# [Task to complete]
Copy out the listing word for word, starting at the line that contains "Tell me, of" and running through the end of the listing, both ends included. Leave the pictures out.

# [Data supplied]

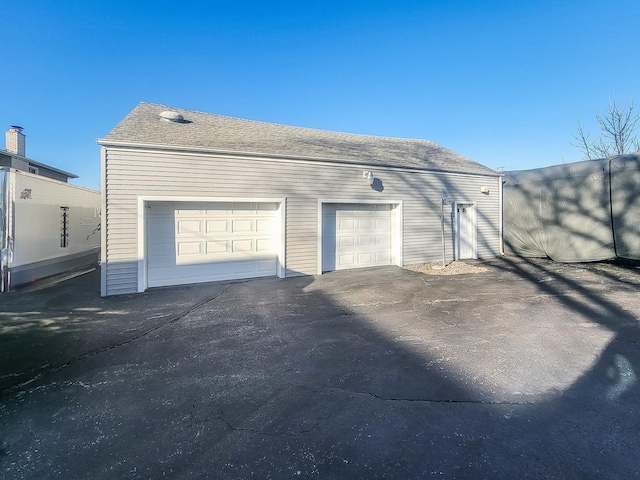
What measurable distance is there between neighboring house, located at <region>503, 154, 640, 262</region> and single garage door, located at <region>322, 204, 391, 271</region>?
4941 mm

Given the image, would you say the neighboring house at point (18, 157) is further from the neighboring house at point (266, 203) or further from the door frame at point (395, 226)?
the door frame at point (395, 226)

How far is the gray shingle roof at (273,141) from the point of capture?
7.16m

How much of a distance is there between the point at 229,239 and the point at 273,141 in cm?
332

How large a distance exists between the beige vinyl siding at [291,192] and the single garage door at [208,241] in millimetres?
387

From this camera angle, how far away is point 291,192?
800 centimetres

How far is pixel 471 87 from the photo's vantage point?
40.6 ft

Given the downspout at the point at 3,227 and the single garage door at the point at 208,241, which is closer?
the downspout at the point at 3,227

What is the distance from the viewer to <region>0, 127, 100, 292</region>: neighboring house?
21.6 feet

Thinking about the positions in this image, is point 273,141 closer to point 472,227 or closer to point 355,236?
point 355,236

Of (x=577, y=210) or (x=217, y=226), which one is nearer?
(x=217, y=226)

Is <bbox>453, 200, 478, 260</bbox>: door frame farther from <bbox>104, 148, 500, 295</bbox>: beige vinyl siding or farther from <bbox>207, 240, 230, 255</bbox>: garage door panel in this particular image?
<bbox>207, 240, 230, 255</bbox>: garage door panel

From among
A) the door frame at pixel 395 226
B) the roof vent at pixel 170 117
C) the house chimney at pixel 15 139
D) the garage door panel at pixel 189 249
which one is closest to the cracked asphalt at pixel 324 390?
the garage door panel at pixel 189 249

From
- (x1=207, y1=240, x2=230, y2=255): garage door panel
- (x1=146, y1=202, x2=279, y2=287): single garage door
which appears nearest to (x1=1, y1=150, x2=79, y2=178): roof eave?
(x1=146, y1=202, x2=279, y2=287): single garage door

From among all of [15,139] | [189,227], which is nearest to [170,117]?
[189,227]
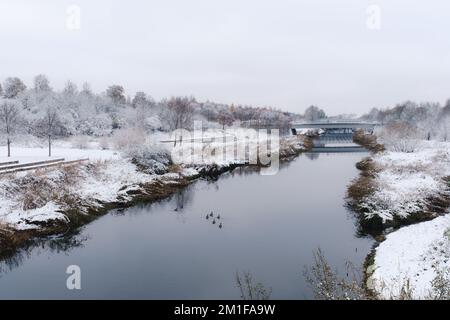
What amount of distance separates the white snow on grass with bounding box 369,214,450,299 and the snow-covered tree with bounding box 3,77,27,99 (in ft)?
293

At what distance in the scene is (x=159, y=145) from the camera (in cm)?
4366

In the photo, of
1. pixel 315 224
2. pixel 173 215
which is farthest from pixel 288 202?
pixel 173 215

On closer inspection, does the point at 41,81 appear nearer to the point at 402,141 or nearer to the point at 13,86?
the point at 13,86

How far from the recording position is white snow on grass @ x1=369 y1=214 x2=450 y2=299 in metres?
14.5

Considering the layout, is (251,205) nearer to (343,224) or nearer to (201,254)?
(343,224)

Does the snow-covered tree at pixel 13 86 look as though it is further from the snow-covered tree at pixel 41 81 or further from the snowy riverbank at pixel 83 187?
the snowy riverbank at pixel 83 187

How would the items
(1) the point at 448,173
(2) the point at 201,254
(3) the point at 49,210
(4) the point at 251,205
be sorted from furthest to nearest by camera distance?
(1) the point at 448,173, (4) the point at 251,205, (3) the point at 49,210, (2) the point at 201,254

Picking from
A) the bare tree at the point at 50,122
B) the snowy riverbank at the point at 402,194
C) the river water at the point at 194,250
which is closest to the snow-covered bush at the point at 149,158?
the river water at the point at 194,250

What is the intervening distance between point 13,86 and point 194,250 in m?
87.9

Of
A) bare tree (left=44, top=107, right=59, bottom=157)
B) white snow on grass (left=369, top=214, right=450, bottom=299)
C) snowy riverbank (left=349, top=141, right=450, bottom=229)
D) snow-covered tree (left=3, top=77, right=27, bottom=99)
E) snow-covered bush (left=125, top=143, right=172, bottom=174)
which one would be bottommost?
white snow on grass (left=369, top=214, right=450, bottom=299)

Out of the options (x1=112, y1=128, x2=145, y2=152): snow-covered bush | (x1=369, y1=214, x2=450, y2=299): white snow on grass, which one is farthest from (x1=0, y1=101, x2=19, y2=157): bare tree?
(x1=369, y1=214, x2=450, y2=299): white snow on grass

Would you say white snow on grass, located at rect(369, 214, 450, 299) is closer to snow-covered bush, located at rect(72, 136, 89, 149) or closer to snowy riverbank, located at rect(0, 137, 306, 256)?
snowy riverbank, located at rect(0, 137, 306, 256)

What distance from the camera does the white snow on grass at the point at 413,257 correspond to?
14.5 metres
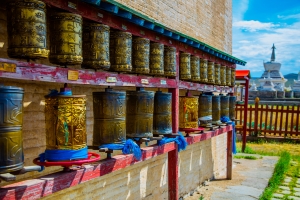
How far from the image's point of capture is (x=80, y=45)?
10.3 ft

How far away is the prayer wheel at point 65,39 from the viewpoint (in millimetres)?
3051

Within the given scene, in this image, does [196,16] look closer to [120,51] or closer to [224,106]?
[224,106]

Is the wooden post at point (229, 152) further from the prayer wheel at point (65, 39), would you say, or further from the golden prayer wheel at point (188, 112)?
the prayer wheel at point (65, 39)

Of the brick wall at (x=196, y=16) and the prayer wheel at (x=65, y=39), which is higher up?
the brick wall at (x=196, y=16)

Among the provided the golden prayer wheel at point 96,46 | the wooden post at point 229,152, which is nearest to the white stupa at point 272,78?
the wooden post at point 229,152

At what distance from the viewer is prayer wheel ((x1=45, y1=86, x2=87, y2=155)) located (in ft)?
9.90

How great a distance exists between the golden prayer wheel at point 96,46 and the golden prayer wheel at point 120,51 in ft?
0.98

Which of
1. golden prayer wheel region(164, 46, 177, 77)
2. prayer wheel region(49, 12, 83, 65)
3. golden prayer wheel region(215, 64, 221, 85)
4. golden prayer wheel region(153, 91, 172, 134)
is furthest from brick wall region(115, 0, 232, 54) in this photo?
prayer wheel region(49, 12, 83, 65)

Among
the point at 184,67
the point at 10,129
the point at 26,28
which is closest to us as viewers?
the point at 10,129

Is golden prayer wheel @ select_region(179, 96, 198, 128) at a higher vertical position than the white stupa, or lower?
lower

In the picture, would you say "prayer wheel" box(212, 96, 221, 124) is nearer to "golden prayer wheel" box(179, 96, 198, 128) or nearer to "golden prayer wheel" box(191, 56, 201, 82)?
"golden prayer wheel" box(191, 56, 201, 82)

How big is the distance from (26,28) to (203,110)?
432cm

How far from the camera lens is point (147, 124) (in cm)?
433

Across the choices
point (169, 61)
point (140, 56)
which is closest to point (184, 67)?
point (169, 61)
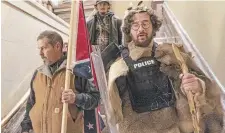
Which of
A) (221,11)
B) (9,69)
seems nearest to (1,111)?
(9,69)

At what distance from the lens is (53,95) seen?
1.29 m

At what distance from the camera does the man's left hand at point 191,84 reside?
1260 millimetres

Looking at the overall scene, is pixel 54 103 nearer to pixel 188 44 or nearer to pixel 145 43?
pixel 145 43

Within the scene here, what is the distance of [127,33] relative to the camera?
1484 mm

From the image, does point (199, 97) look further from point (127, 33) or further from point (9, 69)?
point (9, 69)

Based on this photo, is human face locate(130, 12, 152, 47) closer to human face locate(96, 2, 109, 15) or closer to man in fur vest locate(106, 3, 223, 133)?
man in fur vest locate(106, 3, 223, 133)

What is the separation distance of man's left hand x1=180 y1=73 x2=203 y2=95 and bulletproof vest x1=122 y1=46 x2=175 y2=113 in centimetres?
12

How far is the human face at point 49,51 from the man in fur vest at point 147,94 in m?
0.23

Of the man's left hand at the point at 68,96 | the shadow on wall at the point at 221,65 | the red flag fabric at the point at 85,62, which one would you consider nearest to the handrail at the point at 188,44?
the shadow on wall at the point at 221,65

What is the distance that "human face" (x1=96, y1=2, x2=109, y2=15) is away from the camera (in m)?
2.09

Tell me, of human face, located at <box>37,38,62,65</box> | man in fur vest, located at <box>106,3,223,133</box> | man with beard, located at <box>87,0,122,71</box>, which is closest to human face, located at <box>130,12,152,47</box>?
man in fur vest, located at <box>106,3,223,133</box>

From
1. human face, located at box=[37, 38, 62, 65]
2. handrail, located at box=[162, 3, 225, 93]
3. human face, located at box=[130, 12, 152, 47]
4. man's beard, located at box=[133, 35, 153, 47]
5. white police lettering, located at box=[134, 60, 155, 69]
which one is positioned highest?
handrail, located at box=[162, 3, 225, 93]

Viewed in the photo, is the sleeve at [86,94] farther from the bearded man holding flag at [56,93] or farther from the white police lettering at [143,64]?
the white police lettering at [143,64]

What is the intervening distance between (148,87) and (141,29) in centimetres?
23
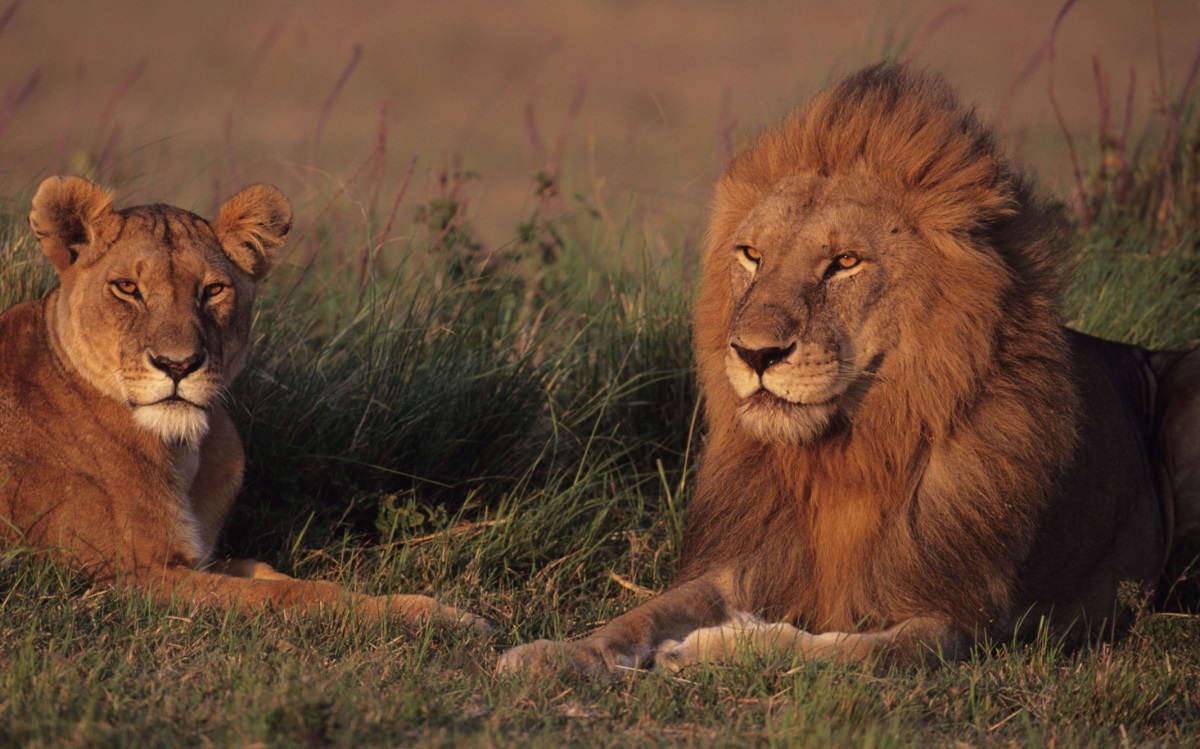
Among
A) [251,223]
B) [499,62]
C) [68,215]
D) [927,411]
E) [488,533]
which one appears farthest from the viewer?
[499,62]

# [Exercise response]
Tell me, of human face, located at <box>37,38,62,65</box> | man in fur vest, located at <box>106,3,223,133</box> | man with beard, located at <box>87,0,122,71</box>, which is closest to human face, located at <box>130,12,152,47</box>?
man in fur vest, located at <box>106,3,223,133</box>

From
1. human face, located at box=[37, 38, 62, 65]
2. handrail, located at box=[162, 3, 225, 93]
3. human face, located at box=[130, 12, 152, 47]
4. man's beard, located at box=[133, 35, 153, 47]
5. white police lettering, located at box=[134, 60, 155, 69]
which one is positioned highest?
handrail, located at box=[162, 3, 225, 93]

Viewed in the photo, is the sleeve at [86,94] farther from the bearded man holding flag at [56,93] or farther from the white police lettering at [143,64]?
the white police lettering at [143,64]

What is the intervening distance between (148,87) and (141,29) in centimetres?
23
Among
A) [251,223]
B) [499,62]
C) [68,215]
D) [927,411]
E) [488,533]
which one appears farthest from the viewer?
[499,62]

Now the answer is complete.